A triangle is a closed shape with three vertices, three sides, and three interior angles. A triangle with vertices A, B, and C is denoted as $\triangle ABC$.

For a triangle to be possible with side lengths $a, b,$ and $c$, the sum of the lengths of any two sides must be greater than the length of the third side. This means $a + b > c$, $a + c > b$, and $b + c > a$.

To quickly check if three side lengths can form a triangle, verify that the sum of the two shorter sides is greater than the longest side. If this holds true, a triangle can be formed.

The sum of the measures of the three interior angles of any triangle is always $180^\circ$. For $\triangle ABC$, this means $\angle A + \angle B + \angle C = 180^\circ$.

The measure of an exterior angle of a triangle is equal to the sum of the measures of its two opposite interior angles. For example, an exterior angle at vertex C is equal to $\angle A + \angle B$.

To construct a triangle given three sides, draw one side as the base. Use a compass to draw arcs from each end of the base with radii equal to the other two side lengths. The intersection of the arcs is the third vertex.

To construct a triangle given two sides and the angle between them, draw one side as the base. At one vertex, construct the given angle. Mark the length of the second side on the new arm of the angle to find the third vertex.

To construct a triangle given two angles and the side between them, draw the side as a base. At each end of the base, construct the given angles. The point where the arms of the angles intersect is the third vertex.

A triangle can be formed with two given angles only if their sum is less than $180^\circ$. If the sum is $180^\circ$ or more, the other two sides will be parallel or diverge, and will not form a triangle.
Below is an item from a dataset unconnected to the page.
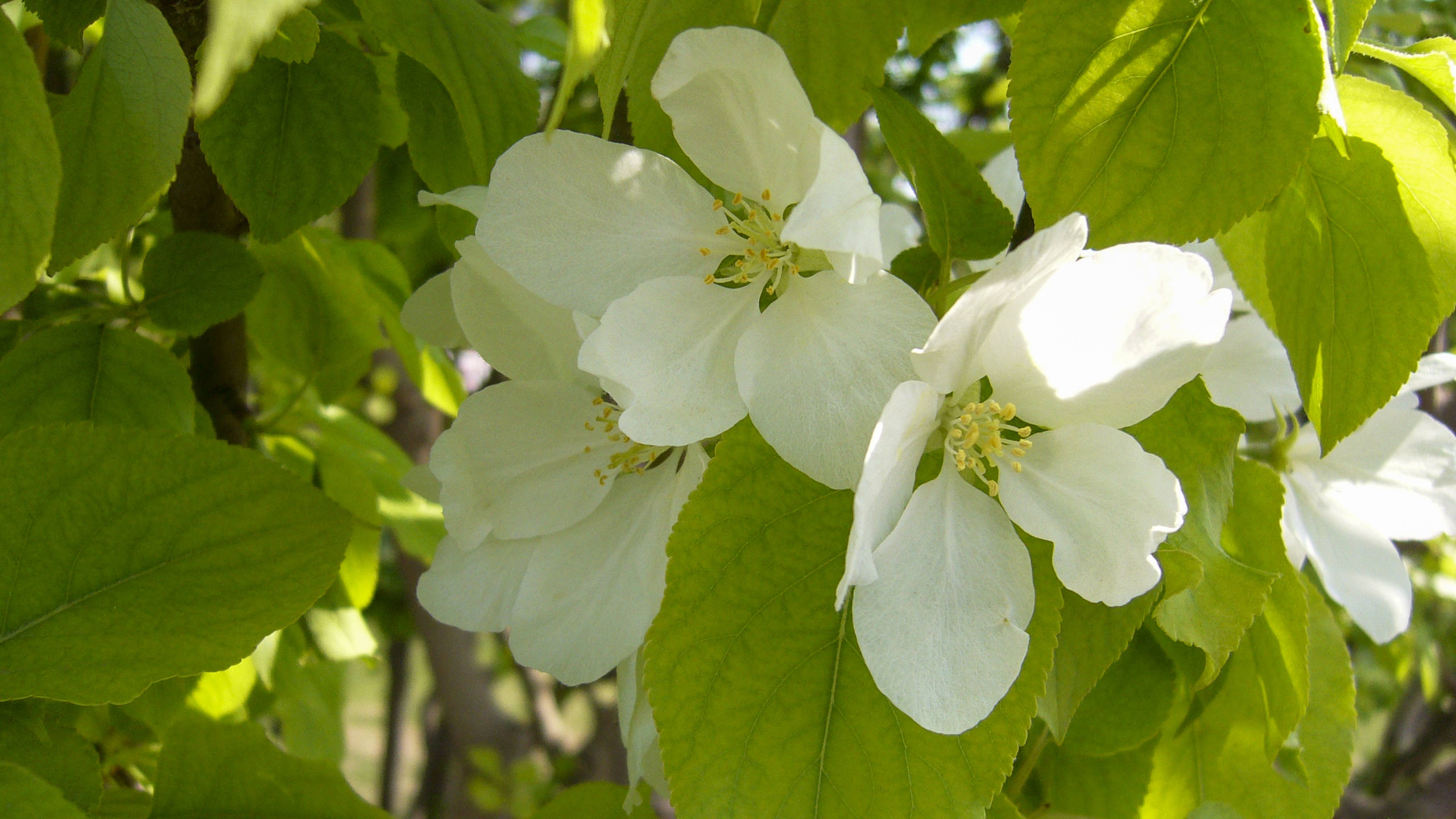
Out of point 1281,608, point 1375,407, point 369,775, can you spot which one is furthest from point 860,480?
point 369,775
Triangles can be classified based on their side lengths: Equilateral (all three sides are equal), Isosceles (two sides are equal), and Scalene (all three sides have different lengths).

Triangles can be classified based on their angles: Acute-angled (all angles are less than $90^\circ$), Right-angled (one angle is exactly $90^\circ$), and Obtuse-angled (one angle is greater than $90^\circ$).
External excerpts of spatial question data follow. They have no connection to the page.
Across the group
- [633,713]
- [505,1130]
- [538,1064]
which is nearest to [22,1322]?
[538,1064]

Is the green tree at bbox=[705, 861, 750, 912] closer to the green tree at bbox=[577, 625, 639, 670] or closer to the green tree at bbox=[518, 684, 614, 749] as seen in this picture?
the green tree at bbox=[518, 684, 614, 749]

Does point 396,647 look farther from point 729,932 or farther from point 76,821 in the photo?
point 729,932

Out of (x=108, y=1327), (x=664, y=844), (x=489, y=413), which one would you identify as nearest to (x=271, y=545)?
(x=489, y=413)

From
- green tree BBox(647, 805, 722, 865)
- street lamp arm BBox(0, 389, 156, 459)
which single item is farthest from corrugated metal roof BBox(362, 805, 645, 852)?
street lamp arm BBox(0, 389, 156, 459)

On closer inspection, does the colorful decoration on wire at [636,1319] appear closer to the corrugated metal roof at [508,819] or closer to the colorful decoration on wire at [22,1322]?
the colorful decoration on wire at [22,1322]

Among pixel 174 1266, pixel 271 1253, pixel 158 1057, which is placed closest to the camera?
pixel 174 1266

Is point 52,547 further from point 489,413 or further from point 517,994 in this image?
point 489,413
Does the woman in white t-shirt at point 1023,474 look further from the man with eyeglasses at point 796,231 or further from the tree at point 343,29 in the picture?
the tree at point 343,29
An altitude of a triangle is a perpendicular line segment from a vertex to the opposite side. The length of the altitude is considered the height of the triangle corresponding to that base.

An equilateral triangle has all three sides of equal length and all three interior angles equal to $60^\circ$.

An isosceles triangle has two sides of equal length. The angles opposite the equal sides are also equal in measure.